Equally as frightening is that the ammunition probably is not the only live relic in the area. And that’s exactly why the Nebraska State Patrol and Nebraska National Guard invited the Antelope County News to the detonation Wednesday.
“What we have here could kill a lot of people,” said Tech Sergeant Mike Gibson, pointing to ammunition being x-rayed outside of the Antelope County Sheriff’s Department. “That’s why we’re going to take this ammunition to a remote location, bury it, counter charge it and make it safely go away.”
Gibson and Trooper Gabriel Skalka both said they are called to detonations of old ammunition multiple times a year, and that the Antelope County resident made the right decision with this find by calling law enforcement.
While many people assume war relics are safe since they may be causally inside someone’s house, that may not be the case. Most people simply don’t realize the danger they are putting themselves and their neighbors in.
“Some of these items degrade as they age and become much more hazardous,” Skalka said. “It’s important not to just leave it sitting around. It needs be destroyed because it’s not safe. At a new state, it would be safer, but after it’s sat for 30 or 40 years, even by just tipping it over it could become less stable and detonate. And if there were a house fire, it would take a dangerous situation to an extremely dangerous situation.”
Skalka admitted that the ammunition found in Antelope County was the largest war relic he had ever seen in someone’s home. But it wasn’t the oldest.
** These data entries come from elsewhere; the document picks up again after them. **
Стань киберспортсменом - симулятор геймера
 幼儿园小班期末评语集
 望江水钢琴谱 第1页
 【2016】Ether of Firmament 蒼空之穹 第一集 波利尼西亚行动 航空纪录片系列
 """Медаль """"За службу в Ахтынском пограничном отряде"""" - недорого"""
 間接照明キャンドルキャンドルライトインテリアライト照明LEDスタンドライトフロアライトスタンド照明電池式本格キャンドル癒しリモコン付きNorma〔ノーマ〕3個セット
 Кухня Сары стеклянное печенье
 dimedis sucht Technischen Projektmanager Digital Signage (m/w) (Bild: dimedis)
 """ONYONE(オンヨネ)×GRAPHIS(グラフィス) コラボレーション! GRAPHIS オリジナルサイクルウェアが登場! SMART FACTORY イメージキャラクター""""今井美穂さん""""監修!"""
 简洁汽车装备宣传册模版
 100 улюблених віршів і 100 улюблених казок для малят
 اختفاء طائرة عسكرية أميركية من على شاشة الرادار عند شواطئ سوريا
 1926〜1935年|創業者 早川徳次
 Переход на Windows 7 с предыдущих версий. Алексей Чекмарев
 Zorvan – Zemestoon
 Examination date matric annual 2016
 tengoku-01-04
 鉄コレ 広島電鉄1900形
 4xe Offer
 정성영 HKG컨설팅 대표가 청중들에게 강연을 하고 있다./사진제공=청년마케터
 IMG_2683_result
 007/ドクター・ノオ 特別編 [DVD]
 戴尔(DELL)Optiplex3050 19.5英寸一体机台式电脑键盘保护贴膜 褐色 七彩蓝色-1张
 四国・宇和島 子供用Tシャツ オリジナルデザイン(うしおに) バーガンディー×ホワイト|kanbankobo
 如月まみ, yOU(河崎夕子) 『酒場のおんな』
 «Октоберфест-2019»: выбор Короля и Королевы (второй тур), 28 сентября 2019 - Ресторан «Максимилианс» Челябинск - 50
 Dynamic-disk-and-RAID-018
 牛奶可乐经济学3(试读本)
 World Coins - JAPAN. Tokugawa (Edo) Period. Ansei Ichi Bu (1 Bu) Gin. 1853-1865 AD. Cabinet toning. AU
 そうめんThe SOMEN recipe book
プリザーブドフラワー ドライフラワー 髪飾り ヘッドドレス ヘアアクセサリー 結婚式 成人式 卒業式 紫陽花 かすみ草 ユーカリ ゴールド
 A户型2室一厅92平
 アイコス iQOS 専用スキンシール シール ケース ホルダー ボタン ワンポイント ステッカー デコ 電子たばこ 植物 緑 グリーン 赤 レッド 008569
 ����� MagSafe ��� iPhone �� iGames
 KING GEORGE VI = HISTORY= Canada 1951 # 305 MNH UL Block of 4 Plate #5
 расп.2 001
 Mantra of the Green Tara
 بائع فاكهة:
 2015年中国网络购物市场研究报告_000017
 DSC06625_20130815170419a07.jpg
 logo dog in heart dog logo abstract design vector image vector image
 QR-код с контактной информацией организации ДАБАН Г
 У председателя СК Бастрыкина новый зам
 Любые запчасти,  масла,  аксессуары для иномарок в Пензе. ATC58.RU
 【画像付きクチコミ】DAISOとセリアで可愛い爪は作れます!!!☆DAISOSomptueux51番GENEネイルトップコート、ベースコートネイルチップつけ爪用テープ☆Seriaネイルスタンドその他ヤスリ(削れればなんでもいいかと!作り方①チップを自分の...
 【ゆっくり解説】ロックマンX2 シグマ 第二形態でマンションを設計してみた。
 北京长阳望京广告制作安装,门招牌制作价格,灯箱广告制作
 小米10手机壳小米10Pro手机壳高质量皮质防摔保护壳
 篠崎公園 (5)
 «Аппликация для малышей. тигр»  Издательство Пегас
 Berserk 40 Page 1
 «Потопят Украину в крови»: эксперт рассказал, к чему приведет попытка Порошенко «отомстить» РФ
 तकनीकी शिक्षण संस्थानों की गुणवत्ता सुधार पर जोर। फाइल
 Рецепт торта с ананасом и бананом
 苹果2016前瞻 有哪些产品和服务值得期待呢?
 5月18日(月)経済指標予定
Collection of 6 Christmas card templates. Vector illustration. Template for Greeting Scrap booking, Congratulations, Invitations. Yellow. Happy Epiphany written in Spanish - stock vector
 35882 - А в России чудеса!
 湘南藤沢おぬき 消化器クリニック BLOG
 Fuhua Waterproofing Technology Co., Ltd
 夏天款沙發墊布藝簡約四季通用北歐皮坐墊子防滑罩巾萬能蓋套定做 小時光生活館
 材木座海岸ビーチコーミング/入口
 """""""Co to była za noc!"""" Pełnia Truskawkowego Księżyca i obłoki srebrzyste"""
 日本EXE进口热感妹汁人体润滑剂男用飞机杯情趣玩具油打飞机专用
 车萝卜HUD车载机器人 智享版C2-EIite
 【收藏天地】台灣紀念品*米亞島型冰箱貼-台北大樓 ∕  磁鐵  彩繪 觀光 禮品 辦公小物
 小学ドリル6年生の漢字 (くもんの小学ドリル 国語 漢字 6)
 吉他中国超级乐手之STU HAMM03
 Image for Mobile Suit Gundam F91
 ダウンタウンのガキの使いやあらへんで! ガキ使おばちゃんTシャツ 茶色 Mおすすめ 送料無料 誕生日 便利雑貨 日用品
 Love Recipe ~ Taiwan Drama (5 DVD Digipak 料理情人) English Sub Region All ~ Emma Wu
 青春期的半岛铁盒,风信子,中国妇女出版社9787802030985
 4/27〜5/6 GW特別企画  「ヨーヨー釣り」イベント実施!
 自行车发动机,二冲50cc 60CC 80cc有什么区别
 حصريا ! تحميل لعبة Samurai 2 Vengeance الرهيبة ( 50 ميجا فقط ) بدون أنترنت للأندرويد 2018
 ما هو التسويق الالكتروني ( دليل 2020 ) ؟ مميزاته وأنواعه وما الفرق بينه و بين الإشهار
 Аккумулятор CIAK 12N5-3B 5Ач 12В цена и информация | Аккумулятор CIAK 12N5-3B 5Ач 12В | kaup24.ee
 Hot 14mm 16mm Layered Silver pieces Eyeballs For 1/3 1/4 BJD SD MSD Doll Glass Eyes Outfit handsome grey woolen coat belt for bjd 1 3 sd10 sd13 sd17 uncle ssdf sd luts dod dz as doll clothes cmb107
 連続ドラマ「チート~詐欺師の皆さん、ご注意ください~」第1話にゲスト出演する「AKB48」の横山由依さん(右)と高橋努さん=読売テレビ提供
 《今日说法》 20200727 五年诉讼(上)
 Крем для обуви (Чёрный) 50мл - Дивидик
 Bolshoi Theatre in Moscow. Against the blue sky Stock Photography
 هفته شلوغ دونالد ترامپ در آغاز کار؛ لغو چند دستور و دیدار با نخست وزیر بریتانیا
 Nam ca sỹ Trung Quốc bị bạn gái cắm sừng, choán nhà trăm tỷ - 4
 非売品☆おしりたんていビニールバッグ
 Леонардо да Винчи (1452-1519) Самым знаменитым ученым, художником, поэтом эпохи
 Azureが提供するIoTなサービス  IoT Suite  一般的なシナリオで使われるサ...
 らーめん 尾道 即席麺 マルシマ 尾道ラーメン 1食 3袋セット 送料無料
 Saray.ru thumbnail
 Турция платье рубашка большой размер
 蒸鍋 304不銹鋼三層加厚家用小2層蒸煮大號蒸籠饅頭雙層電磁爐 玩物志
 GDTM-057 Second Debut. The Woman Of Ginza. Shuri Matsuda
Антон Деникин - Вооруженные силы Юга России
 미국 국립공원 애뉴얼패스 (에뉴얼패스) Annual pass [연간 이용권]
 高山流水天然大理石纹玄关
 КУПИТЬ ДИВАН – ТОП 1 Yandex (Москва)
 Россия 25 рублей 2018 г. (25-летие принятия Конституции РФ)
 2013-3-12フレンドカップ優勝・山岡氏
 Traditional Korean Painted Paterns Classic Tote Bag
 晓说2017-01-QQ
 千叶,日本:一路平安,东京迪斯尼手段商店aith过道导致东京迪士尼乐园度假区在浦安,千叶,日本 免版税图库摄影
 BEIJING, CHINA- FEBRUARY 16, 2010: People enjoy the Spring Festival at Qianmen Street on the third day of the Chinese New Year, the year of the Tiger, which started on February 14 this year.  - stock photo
Earlier this year he assisted the National Guard EOD with a Civil War cannon ball detonation.
An obvious question is how do items end up back in the U.S.? While specifics will never be known about an item from World War II, Gibson said that simply does not happen today.
“I don’t know how exactly things like this get here, but back in that time period, there wasn’t the accountability there is now,” Gibson said. “That’s why a lot of this stuff pops up across the state from that time period.”
After x-raying the ammunition last Wednesday, the bomb techs scouted a remote area southwest of Neligh with no one living inside a home within about a mile and a half. The Antelope County News watched some of the prep work for the detonation before moving to a secure location about 1,600 feet from the site.
Upon detonation, the explosion was seen a full second before the explosion was heard. The smoke was clearly visible high into the air and lingered for about 30 seconds. Once the all clear sounded, a large crater was visible, along with some fragments of the ammunition.
Afterward, Gibson reiterated the need to call authorities if any war relic is found by civilians. He said they need to be checked by authorities to determine if they are dangerous and properly disposed of if they are live.
“Do not touch it,” Gibson said firmly. “Call either the State Patrol or your local law enforcement.”